Which voices, communities, or perspectives are currently underrepresented in global discussions on AI governance? How could they be included?
Several important voices remain underrepresented in global AI governance discussions. These include developing countries, small island states, lower-income economies, SMEs, workers affected by workplace transformation, youth, disability communities, indigenous communities, linguistic minorities, and practitioners from highly regulated sectors. Many governance debates are shaped by countries and organisations with greater technical resources. Broader participation would improve legitimacy and produce more practical outcomes. How to include them: - travel support and sponsored participation - remote participation across time zones and where possible use virtual sessions to ensure appropriate participations - multilingual materials and interpretation - regional pre-dialogues feeding into global sessions - open written consultation channels - reserved speaking opportunities - SME and practitioner panels - youth advisory participation defining the need for the future workforce. Inclusive participation is essential if AI governance is to reflect global realities rather than a narrow set of interests.
What innovative engagement formats could most effectively foster meaningful and dynamic engagement during the AI Dialogue?
Traditional panels should be complemented by interactive and solution-focused formats. Few suggestions are: - Scenario labs addressing real governance challenges - Crisis simulations on synthetic media, cyber misuse, or system failures - Policy design sprints for toolkits and templates - Live case clinics sharing implementation lessons - Structured debates on competing approaches - Digital participation platform for polling and collaborative input - Regional hubs linked virtually to the main event - Innovation showcase highlighting responsible AI solutions Outputs should be captured in real time and converted into recommendations or workstreams.

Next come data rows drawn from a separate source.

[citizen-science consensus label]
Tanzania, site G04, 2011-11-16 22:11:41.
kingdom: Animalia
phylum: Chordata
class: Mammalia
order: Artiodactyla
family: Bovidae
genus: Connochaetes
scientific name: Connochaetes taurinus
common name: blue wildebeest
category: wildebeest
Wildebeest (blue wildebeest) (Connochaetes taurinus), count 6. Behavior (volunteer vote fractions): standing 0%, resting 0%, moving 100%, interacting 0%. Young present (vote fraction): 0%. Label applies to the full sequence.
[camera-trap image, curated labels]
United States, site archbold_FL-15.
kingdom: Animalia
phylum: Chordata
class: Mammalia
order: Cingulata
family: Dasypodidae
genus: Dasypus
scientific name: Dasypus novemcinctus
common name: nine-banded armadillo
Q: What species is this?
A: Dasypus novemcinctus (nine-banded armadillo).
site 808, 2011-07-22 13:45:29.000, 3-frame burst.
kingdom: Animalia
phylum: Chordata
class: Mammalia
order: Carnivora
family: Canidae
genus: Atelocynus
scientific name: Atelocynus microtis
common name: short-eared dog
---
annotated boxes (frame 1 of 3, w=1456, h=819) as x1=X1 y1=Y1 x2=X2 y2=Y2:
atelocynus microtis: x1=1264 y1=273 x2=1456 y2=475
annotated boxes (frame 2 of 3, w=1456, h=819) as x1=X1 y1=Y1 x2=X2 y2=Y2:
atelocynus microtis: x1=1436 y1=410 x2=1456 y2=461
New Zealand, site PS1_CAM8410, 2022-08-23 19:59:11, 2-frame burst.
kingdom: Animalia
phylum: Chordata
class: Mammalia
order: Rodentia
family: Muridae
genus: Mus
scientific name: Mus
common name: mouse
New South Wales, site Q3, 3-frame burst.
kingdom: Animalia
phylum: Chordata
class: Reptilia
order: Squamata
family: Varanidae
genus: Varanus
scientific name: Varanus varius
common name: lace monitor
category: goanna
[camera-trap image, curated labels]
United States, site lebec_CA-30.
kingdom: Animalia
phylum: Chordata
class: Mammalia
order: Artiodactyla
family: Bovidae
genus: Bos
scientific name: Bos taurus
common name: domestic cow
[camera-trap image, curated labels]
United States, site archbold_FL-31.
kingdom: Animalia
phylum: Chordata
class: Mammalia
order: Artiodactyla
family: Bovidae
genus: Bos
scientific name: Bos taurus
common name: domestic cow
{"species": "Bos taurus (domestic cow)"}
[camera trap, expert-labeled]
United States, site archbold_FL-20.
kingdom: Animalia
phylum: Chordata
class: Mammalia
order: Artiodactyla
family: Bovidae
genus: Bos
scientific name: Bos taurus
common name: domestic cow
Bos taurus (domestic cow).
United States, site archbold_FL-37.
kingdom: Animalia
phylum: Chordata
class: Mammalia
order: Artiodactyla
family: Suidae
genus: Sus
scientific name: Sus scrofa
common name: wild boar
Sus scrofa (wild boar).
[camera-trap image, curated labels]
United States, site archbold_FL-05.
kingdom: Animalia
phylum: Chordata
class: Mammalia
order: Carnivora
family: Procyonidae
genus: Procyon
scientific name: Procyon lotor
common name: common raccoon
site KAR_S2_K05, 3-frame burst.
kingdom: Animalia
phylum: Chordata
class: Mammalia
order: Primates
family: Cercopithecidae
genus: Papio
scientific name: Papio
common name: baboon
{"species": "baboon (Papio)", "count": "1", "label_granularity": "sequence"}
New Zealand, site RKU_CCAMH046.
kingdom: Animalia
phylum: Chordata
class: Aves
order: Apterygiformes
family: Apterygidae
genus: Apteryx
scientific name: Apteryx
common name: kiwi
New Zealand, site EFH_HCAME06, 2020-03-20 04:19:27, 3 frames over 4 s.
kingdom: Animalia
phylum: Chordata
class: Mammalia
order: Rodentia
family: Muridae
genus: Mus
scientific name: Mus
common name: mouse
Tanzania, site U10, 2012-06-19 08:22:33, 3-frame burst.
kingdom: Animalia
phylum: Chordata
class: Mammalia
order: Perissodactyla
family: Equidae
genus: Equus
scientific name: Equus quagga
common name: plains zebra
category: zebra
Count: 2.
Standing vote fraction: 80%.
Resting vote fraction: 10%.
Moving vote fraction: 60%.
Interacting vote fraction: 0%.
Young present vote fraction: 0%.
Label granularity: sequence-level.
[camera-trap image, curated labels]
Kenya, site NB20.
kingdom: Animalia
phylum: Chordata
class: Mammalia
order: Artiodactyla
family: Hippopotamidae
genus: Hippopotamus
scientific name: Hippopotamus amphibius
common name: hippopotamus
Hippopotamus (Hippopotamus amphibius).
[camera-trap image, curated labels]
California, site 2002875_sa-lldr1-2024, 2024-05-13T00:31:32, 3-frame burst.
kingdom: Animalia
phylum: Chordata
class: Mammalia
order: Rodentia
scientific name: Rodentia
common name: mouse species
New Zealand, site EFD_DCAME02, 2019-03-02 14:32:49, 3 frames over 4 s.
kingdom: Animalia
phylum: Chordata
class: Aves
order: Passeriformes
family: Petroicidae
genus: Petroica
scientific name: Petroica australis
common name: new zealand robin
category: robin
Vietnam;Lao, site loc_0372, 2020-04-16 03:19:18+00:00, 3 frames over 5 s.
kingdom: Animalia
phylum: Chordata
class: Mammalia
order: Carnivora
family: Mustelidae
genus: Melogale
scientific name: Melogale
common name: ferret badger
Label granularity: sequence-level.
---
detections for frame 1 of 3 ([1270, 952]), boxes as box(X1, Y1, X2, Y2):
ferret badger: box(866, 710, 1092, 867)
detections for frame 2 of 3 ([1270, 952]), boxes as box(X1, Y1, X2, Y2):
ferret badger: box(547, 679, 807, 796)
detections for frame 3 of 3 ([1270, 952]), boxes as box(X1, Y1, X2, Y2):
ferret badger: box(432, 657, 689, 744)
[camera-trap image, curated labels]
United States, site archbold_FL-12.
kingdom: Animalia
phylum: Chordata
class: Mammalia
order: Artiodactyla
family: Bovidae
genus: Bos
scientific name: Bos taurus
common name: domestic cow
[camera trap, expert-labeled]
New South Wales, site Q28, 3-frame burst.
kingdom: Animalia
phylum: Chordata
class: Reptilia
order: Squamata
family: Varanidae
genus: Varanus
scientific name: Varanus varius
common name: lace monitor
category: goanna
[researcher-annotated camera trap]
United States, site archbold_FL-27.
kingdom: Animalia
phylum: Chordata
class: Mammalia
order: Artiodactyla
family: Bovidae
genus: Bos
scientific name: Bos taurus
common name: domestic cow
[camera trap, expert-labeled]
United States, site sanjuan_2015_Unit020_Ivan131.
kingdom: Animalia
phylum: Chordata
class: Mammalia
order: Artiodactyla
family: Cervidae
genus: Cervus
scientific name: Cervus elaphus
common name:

Please share examples of policies, practices, platforms, or approaches that promote effective AI governance or offer concrete solutions to addressing its challenges.
7
Examples of effective AI governance are emerging across policy, organisational practice, standards, and technical controls. At policy level, the European Union AI Act (EU AI Act) applies a risk-based approach, with stronger obligations for higher-risk uses. The National Institute of Standards and Technology (NIST) AI Risk Management Framework provides a practical lifecycle model. United Nations Educational, Scientific and Cultural Organization has advanced principles on ethics, inclusion, and human rights. At organisational level, strong practices include: - AI inventories or registries - risk-tiering of use cases - cross-functional governance forums - independent review for higher-risk systems - third-party due diligence - post-deployment monitoring - incident response processes - human oversight/human in the loop checkpoints Standards such as ISO 42001 support management system approaches. The most effective models combine innovation enablement with proportionate safeguards and continuous learning loop.